The Arecibo message was the first attempt at CETI; it consisted of a message beamed toward the star cluster M13 (the Great Cluster in Hercules) on November 16, 1974, by the Arecibo radio telescope. The signal, transmitted at 2380 megahertz with a duration of 169 seconds, delivered an effective power of 3 trillion watts, the strongest man-made signal ever sent.
A technique first suggested by Frank Drake (see Drake's cryptogram) was used to encode the message which consisted of a string of 1679 binary digits, or bits. An intelligent being striving to decipher the message, it is hoped, would eventually recognize that 1679 is a multiple of two prime numbers, 23 and 73 (see mathematics, as a universal language). Arranging the bits into 73 rows of 23 characters each and representing a zero by a blank space and a one by a solid space enables a meaningful picture to emerge. The top part of the message establishes that the number system to be used is binary. Under this appear the atomic numbers for the main biological elements, carbon, hydrogen, oxygen, nitrogen, and phosphorus, and the make-up of DNA. The rest of the message deals with the appearance, size, and number of human beings, our location within the solar system, and a description of the transmitting telescope. Following the announcement that the transmission had been made, a debate began (which continues to this day) on the wisdom of attempting CETI (see CETI, opposition to).

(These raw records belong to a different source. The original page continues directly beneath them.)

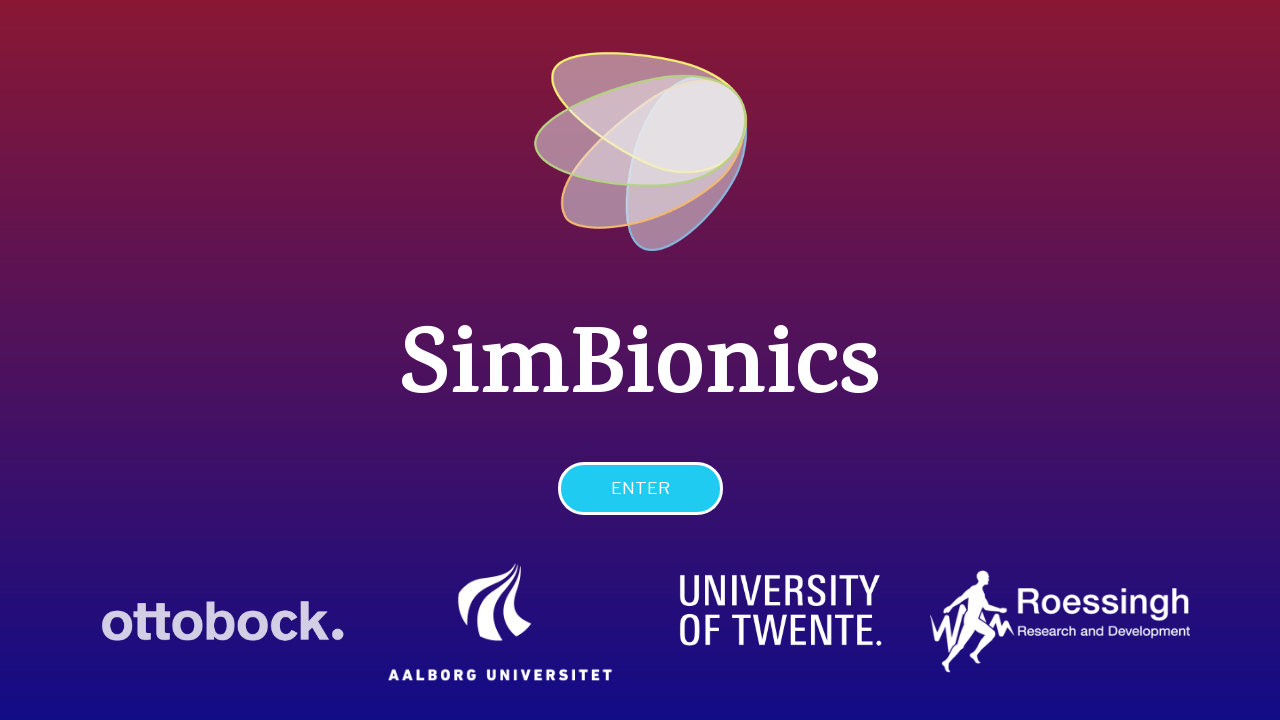

--- FILE ---
content_type: text/css
request_url: https://www.simbionics.eu/wp-content/uploads/elementor/css/post-111.css?ver=1646124050
body_size: 612
content:
.elementor-111 .elementor-element.elementor-element-47eb6b1 > .elementor-element-populated{margin:050% 0% 50% 0%;--e-column-margin-right:0%;--e-column-margin-left:0%;}.elementor-111 .elementor-element.elementor-element-47eb6b1 > .elementor-element-populated > .elementor-widget-wrap{padding:0px 0px 0px 0px;}.elementor-111 .elementor-element.elementor-element-658b190{text-align:center;}.elementor-111 .elementor-element.elementor-element-f393fa1 > .elementor-container{min-height:100vh;}.elementor-111 .elementor-element.elementor-element-f393fa1 > .elementor-container > .elementor-row > .elementor-column > .elementor-column-wrap > .elementor-widget-wrap{align-content:flex-end;align-items:flex-end;}.elementor-111 .elementor-element.elementor-element-f393fa1:not(.elementor-motion-effects-element-type-background), .elementor-111 .elementor-element.elementor-element-f393fa1 > .elementor-motion-effects-container > .elementor-motion-effects-layer{background-color:transparent;background-image:linear-gradient(180deg, #8A1834 0%, #120C87 100%);}.elementor-111 .elementor-element.elementor-element-f393fa1{transition:background 0.3s, border 0.3s, border-radius 0.3s, box-shadow 0.3s;}.elementor-111 .elementor-element.elementor-element-f393fa1 > .elementor-background-overlay{transition:background 0.3s, border-radius 0.3s, opacity 0.3s;}.elementor-111 .elementor-element.elementor-element-5dc21ae > .elementor-widget-container{margin:0% 0% 0% 0%;}.elementor-111 .elementor-element.elementor-element-90520dd{text-align:center;}.elementor-111 .elementor-element.elementor-element-90520dd .elementor-heading-title{color:#ffffff;font-family:"Karma", Sans-serif;font-size:94px;font-weight:bold;line-height:1.4em;letter-spacing:-0.2px;}.elementor-111 .elementor-element.elementor-element-90520dd > .elementor-widget-container{margin:0% 0% 0% 0%;padding:0% 0% 0% 0%;}.elementor-111 .elementor-element.elementor-element-04d8277 .elementor-button{font-size:17px;fill:#ffffff;color:#ffffff;background-color:#20CBF2;border-style:solid;border-radius:31px 31px 31px 31px;padding:15px 50px 15px 50px;}.elementor-111 .elementor-element.elementor-element-04d8277 .elementor-button:hover, .elementor-111 .elementor-element.elementor-element-04d8277 .elementor-button:focus{background-color:#000000;}.elementor-111 .elementor-element.elementor-element-04d8277 > .elementor-widget-container{padding:-6px 0px 0px 0px;}@media(max-width:1024px){.elementor-111 .elementor-element.elementor-element-f393fa1 > .elementor-container{min-height:100vh;}.elementor-111 .elementor-element.elementor-element-90520dd{text-align:center;}.elementor-111 .elementor-element.elementor-element-90520dd .elementor-heading-title{font-size:35px;letter-spacing:1.5px;}}@media(max-width:767px){.elementor-111 .elementor-element.elementor-element-f393fa1 > .elementor-container{min-height:100vh;}.elementor-bc-flex-widget .elementor-111 .elementor-element.elementor-element-23c8d4c.elementor-column .elementor-column-wrap{align-items:flex-end;}.elementor-111 .elementor-element.elementor-element-23c8d4c.elementor-column.elementor-element[data-element_type="column"] > .elementor-column-wrap.elementor-element-populated > .elementor-widget-wrap{align-content:flex-end;align-items:flex-end;}.elementor-111 .elementor-element.elementor-element-90520dd{text-align:center;}.elementor-111 .elementor-element.elementor-element-90520dd .elementor-heading-title{font-size:47px;}.elementor-111 .elementor-element.elementor-element-04d8277 .elementor-button{font-size:23px;}.elementor-111 .elementor-element.elementor-element-e9a88a0{width:25%;}.elementor-111 .elementor-element.elementor-element-85d7f5b{width:25%;}.elementor-111 .elementor-element.elementor-element-1185d99{width:25%;}.elementor-111 .elementor-element.elementor-element-da0cfea{width:25%;}}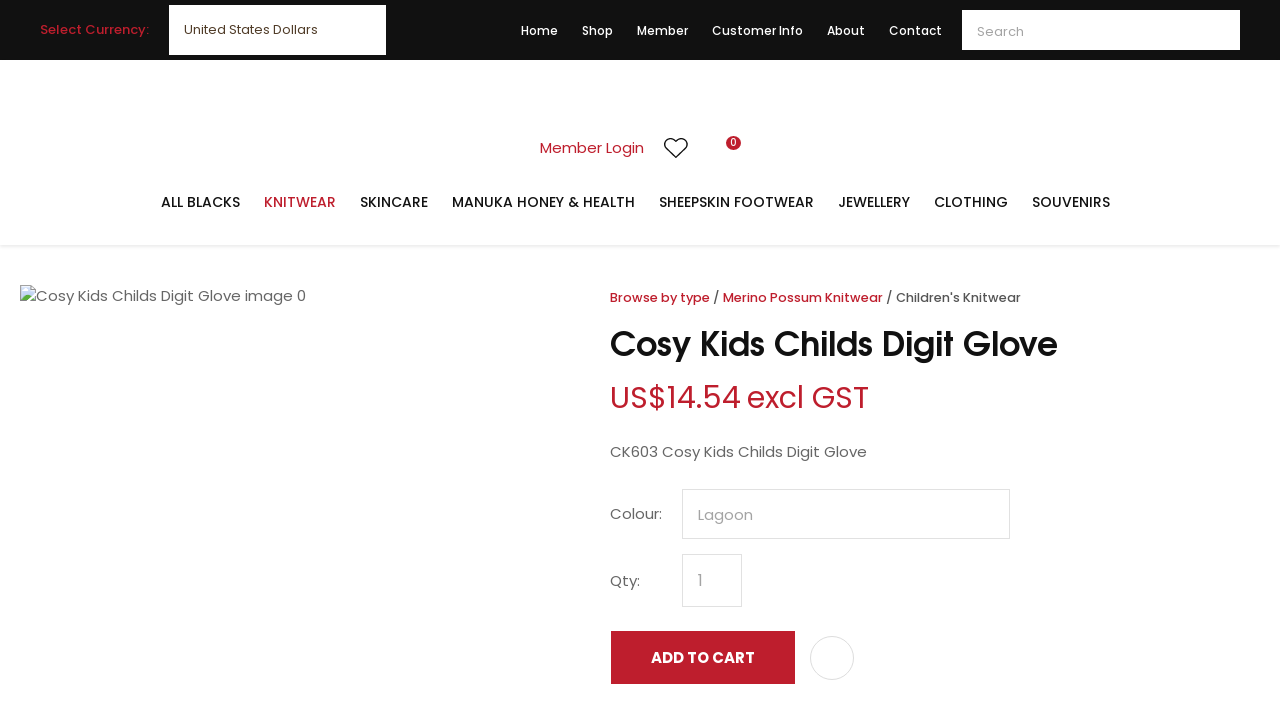

--- FILE ---
content_type: text/html; charset=iso-8859-1
request_url: https://www.nzshoponline.com/process?mv_display=ajax_action_captcha_process_3580&remote_sub=captcha_process_3580
body_size: 51
content:
+:





<input type="hidden" name="antispam_encoded" value="fefbd0cc767ab08ba0e6cdc5798c7522" />
<span class="control-image"><img src="https://www.nzshoponline.com/process/x_mv_display/render_svg_svg9599633.html" alt="spam control image" /></span>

On its 25,000-year-long journey, it is likely that the Arecibo message will be seriously degraded by its interaction with cosmic dust in the interstellar medium. Moreover, the loss of even a few bits of information would render the signal undecipherable. To address this problem, a much larger message has recently been broadcast which contains data duplicated in such a way that the loss of some parts of the transmission need not result in a total loss of meaning (Encounter 2001 Message).